No ano 2000, houve o boom da internet. Mudei de emprego, larguei o mundo impresso e fui parar num site de turismo. Ao contrário do que pensava, não viajei quase nada no emprego. Mas uma viagem das boas pude fazer: um tour pelo Vale do Loire e pela região de Champagne, além de uma parada em Paris. Eu já conhecia a França, mas não as regiões vitícolas. Depois de um périplo acelerado pelos castelos que faziam a alegria da nobreza local (cheguei a visitar quatro ou cinco num único dia), parei ao acaso num produtor-negociante de Montrichart, Paul Buisse.

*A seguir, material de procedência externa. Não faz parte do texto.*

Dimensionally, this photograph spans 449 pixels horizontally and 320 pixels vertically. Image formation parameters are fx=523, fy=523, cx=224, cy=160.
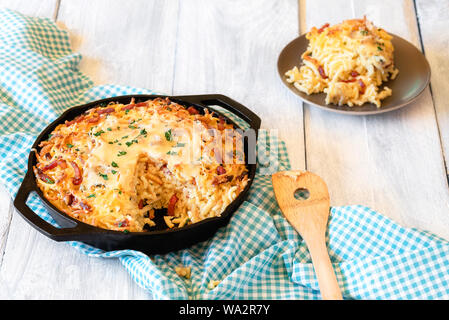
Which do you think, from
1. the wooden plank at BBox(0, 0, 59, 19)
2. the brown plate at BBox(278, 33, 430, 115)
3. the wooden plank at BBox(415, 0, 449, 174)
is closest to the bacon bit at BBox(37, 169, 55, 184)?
the brown plate at BBox(278, 33, 430, 115)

Foi a primeira vez que pude experimentar, lado a lado, quatro ou cinco vinhos de um mesmo produtor. Alguém da família Buisse falava um pouco sobre um vinho e me servia uma tacinha. Depois falava de outro e mais uma tacinha. Comecei a perceber então que o vinho podia ser como tantas outras coisas boas da vida: cheio de fascinantes variações em torno de um mesmo tema. Fiz uma parada ainda em um grande produtor de espumantes de Montrichard, a Monmousseau, mas, a exemplo do que sentiria pouco depois nas grandes casas de champanhe, a acolhida foi meio burocrática. Não pude nem ver direito os 15 quilômetros de caves calcárias da empresa.

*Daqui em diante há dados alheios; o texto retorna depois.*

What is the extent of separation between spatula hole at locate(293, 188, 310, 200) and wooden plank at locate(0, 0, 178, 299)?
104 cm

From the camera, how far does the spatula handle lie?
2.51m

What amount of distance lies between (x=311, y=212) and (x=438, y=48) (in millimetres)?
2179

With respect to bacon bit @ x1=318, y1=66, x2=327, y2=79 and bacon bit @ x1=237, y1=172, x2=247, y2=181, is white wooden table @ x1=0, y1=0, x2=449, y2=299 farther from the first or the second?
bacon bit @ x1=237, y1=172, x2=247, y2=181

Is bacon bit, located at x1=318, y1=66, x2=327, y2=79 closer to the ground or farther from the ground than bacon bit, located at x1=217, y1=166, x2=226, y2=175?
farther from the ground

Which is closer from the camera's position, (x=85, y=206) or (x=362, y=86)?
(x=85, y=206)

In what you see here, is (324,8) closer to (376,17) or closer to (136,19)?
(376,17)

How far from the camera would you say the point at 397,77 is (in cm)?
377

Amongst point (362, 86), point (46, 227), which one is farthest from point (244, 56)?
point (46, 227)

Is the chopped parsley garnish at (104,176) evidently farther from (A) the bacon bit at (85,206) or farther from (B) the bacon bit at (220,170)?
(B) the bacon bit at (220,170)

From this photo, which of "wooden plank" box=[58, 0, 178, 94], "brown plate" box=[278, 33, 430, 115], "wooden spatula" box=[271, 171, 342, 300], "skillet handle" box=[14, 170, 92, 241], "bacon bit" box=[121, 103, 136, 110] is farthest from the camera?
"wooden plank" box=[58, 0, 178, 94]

Depois de breve passagem por Paris, fui para a Champagne. Ciceroneado pelo pessoal do escritório de turismo da região, conheci algumas das grandes casas de champanhe de Reims e Épernay. Nada de muito emocionante. Gente uniformizada, globalizada e de fala estudada guiava os turistas e visitantes pelo mundo das borbulhas. Fui também à Abadia de Hautvillers, aquela da qual Dom Pérignon era tesoureiro quando, há pouco mais de 300 anos, “inventou” o primeiro espumante do mundo. Uma igrejinha, sem dúvida, interessante para quem gosta de história. Da ida à Champagne, três lugares ficaram arquivados na minha memória: a visita, num dia de muita chuva em Reims, às maravilhosas caves subterrâneas da Ruinart, a mais antiga firma produtora de champanhe, fundada em 1729; a parada no Château de Pierry, uma bela construção do século 18, a dois quilômetros de Épernay, onde encontrei o simpático Jean-Paul Gobillard, do Champagne Paul Gobillard; e a esticada ao departamento do Aube, região tida como menos nobre para a fabricação de champanhe, para conhecer um pequeno produtor da localidade de Les Riceys.

Por que essas três escalas me marcaram tanto? Bem, na Ruinart, aprendi que os aromas de vinho e de chuva (se é que isso é possível) se harmonizam bem e que as escorregadias escadas com poças d’água que davam acesso às caves tornavam a vista ainda mais deslumbrante. No Château de Pierry, o eloqüente Gobillard me deu uma pequena aula de champanhe e história francesa, com bom humor e sem esnobismo. Em Les Riceys, vivi uma cena que sempre me faz lembrar de uma coisa básica: por mais sofisticação e pompa que queiramos imprimir ao mundo do vinho (e, por extensão, a nós mesmos), não podemos esquecer que o vinho é um produto da terra e da mão do homem. E o homem que o faz, o produtor, é, na maioria das vezes, um sujeito simples, do campo. Seja ele francês, italiano, argentino ou brasileiro. Pois bem, em Les Riceys, pegamos (eu e o funcionário do escritório de turismo) o produtor de champanhe, um gordinho tímido, meio de surpresa. Depois de um dia de labuta, o produtor, cujo francês eu tinha dificuldades em compreender, estava todo suado, despenteado e seu nariz (sinto dizer) precisava de um lenço. Uma visão que em nada lembrava o glamour das grandes maisons de champagne. Enfim, diriam os estrategistas de marketing, o sujeito era uma péssima propaganda do seu próprio produto. Ainda assim, o produtor do Aube foi talvez o personagem mais real da viagem. Eles nos deu duas taças de seus vinhos espumantes, uma de seu champanhe sem safra e outra de uma cuvée especial, provavelmente safrada. Não dissemos nada a ele, mas eu e o funcionário do escritório de turismo preferimos o champanhe mais barato. Antes de deixar Les Riceys, o produtor me deu de presente uma garrafinha do tal champanhe, que eu trouxe com alegria em minha bagagem para o Brasil.

Assim me iniciei no mundo do vinho. Do Clos des Nobles a Les Riceys. Cursos, livros, degustações, reportagens e entrevistas (e o risco permanente de se tornar um enochato) – tudo isso veio depois.

Boa leitura a todos que navegarem por este site!